▸ DATASET EXTRACT
□ □ □ □ □

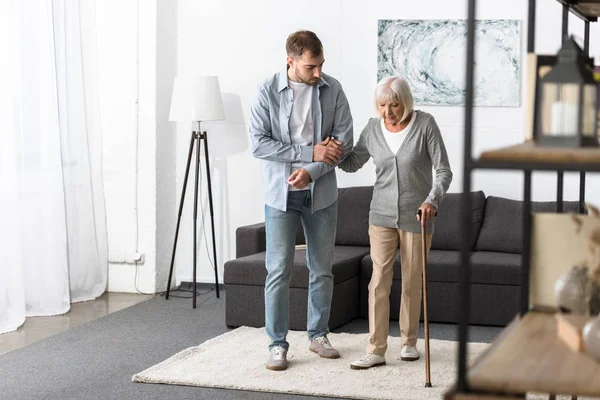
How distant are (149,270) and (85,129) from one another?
1107 millimetres

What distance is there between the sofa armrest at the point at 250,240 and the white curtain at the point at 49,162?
120 cm

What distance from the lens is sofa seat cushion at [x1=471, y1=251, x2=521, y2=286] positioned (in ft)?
18.6

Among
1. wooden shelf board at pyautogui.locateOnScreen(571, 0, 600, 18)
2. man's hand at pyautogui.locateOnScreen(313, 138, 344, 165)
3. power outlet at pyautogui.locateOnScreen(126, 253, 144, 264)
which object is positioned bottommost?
power outlet at pyautogui.locateOnScreen(126, 253, 144, 264)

□ □ □ □ □

▸ WORK TO BE COMPLETED
Convert all of the material above into a Markdown table with the columns No. and Line, one row per nonblank line. Leave the pictures out of the table.

▸ RESPONSE FOR THIS EXERCISE
| No. | Line |
|---|---|
| 1 | How distant are (149,270) and (85,129) from one another? |
| 2 | 1107 millimetres |
| 3 | What distance is there between the sofa armrest at the point at 250,240 and the white curtain at the point at 49,162? |
| 4 | 120 cm |
| 5 | What distance from the lens is sofa seat cushion at [x1=471, y1=251, x2=521, y2=286] positioned (in ft)? |
| 6 | 18.6 |
| 7 | Among |
| 8 | 1. wooden shelf board at pyautogui.locateOnScreen(571, 0, 600, 18) |
| 9 | 2. man's hand at pyautogui.locateOnScreen(313, 138, 344, 165) |
| 10 | 3. power outlet at pyautogui.locateOnScreen(126, 253, 144, 264) |
| 11 | which object is positioned bottommost? |
| 12 | power outlet at pyautogui.locateOnScreen(126, 253, 144, 264) |